Ce succès a une saveur toute particulière. En 1974, pour leur unique participation sous les couleurs du Zaïre, les Léopards avaient quitté la compétition sans inscrire le moindre but. Battus successivement par l’Écosse (2-0), la Yougoslavie (9-0) et le Brésil (3-0), ils avaient laissé derrière eux le souvenir d’une campagne douloureuse, devenue au fil des décennies un lourd héritage à porter.
Mais le destin a choisi l’édition 2026 pour offrir au peuple congolais une revanche historique. Emmenés par un collectif conquérant et animé d’un esprit de combat exceptionnel, les Léopards ont fait voler en éclats les vieux démons du passé. Au-delà de la victoire, c’est toute une génération qui vient de réconcilier le football congolais avec son histoire et ses ambitions.
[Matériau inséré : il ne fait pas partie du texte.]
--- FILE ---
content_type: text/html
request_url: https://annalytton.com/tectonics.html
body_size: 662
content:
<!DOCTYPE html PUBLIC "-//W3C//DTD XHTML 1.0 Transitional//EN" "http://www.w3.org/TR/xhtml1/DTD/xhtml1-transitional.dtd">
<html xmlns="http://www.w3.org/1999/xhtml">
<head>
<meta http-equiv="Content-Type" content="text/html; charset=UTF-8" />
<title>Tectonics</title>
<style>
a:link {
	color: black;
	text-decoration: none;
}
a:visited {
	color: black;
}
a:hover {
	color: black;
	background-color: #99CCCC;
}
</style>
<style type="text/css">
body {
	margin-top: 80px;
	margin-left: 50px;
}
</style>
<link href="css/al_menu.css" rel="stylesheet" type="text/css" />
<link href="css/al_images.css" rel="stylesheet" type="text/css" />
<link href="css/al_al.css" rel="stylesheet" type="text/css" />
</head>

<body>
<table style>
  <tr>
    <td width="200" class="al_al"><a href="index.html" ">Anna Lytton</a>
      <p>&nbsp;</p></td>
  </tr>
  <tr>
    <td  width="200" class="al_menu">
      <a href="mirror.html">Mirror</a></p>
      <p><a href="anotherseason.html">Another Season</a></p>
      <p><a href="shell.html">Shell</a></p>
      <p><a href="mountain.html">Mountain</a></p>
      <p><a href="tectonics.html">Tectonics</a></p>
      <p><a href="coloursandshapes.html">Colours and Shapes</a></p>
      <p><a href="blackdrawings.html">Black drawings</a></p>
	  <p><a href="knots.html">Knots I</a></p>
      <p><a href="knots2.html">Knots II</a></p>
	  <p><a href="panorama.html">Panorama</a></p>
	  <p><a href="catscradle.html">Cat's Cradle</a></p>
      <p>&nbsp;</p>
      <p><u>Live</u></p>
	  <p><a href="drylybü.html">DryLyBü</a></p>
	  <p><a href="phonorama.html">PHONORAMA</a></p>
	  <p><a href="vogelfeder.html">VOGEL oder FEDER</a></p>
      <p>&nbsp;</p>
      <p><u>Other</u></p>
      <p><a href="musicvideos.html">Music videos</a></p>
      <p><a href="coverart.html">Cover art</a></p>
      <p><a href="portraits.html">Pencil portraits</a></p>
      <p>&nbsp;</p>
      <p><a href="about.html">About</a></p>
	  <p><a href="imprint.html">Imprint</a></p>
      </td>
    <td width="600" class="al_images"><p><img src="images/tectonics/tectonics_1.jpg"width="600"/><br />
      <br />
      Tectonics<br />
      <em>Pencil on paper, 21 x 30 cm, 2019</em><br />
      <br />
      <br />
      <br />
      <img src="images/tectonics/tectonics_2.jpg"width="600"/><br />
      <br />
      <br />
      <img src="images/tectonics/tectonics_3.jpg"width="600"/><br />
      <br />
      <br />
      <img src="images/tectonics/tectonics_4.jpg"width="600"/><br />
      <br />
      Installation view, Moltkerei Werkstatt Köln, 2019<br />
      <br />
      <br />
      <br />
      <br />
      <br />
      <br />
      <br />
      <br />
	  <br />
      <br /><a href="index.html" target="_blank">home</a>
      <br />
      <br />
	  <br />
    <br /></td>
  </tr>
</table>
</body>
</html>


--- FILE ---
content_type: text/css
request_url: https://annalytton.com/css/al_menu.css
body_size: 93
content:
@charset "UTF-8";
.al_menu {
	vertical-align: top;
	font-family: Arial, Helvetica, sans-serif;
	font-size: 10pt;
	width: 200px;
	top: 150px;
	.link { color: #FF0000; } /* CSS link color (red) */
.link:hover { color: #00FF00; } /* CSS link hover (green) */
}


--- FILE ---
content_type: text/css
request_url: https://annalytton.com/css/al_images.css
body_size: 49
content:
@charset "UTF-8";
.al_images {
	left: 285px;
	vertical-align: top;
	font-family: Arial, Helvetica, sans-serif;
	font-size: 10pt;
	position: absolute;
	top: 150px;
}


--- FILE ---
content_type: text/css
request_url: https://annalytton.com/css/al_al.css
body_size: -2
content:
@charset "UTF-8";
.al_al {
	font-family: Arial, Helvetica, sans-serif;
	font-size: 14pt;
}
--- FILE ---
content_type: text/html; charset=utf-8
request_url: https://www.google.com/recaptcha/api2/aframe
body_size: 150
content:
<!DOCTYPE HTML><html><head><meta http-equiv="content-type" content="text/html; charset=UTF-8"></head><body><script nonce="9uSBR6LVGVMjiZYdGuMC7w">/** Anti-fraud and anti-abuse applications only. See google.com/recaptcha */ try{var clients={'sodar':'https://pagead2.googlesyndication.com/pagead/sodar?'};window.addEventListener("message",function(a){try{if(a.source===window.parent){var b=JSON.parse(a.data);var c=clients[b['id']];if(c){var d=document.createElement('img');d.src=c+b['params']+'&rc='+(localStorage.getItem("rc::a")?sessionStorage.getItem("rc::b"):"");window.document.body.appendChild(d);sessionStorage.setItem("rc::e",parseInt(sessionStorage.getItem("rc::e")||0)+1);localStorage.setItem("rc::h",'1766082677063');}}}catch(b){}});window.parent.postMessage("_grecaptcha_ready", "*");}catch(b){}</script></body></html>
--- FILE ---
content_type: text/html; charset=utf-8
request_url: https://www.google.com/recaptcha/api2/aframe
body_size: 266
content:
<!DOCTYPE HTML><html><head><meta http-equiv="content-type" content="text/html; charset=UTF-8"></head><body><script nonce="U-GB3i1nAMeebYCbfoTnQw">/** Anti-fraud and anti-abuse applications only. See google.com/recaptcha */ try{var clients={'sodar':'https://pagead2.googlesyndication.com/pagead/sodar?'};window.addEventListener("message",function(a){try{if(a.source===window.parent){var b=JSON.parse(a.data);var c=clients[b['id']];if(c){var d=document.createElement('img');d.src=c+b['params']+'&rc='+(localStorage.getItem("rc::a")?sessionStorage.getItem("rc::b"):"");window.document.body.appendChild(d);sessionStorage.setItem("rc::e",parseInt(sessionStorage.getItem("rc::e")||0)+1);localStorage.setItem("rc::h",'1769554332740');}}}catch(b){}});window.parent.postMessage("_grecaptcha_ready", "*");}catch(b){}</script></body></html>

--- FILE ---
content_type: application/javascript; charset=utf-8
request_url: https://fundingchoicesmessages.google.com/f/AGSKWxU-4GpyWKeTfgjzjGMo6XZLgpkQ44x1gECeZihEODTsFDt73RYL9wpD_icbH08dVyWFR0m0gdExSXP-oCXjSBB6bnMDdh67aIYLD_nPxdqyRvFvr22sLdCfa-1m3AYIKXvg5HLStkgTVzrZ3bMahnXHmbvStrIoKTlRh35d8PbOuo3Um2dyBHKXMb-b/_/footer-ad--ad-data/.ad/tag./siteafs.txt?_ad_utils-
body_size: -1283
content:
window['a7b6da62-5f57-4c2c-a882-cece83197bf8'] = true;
Le nom de Yoane Wissa restera, lui aussi, gravé en lettres d’or. En ouvrant son compteur, l’attaquant est devenu le premier Congolais à inscrire un but en phase finale de la Coupe du monde. Son efficacité offensive a porté les Léopards vers un exploit qui fera désormais partie du patrimoine sportif de la République démocratique du Congo.
Cette victoire dépasse le simple cadre d’un match de football. Elle symbolise la renaissance d’une nation qui retrouve sa fierté sur la scène mondiale. Les Léopards viennent de prouver qu’aucune page de l’histoire n’est définitivement écrite et que les plus beaux chapitres naissent souvent après les plus longues attentes. Le rêve continue désormais avec la ferme ambition de faire rugir encore plus fort le football congolais.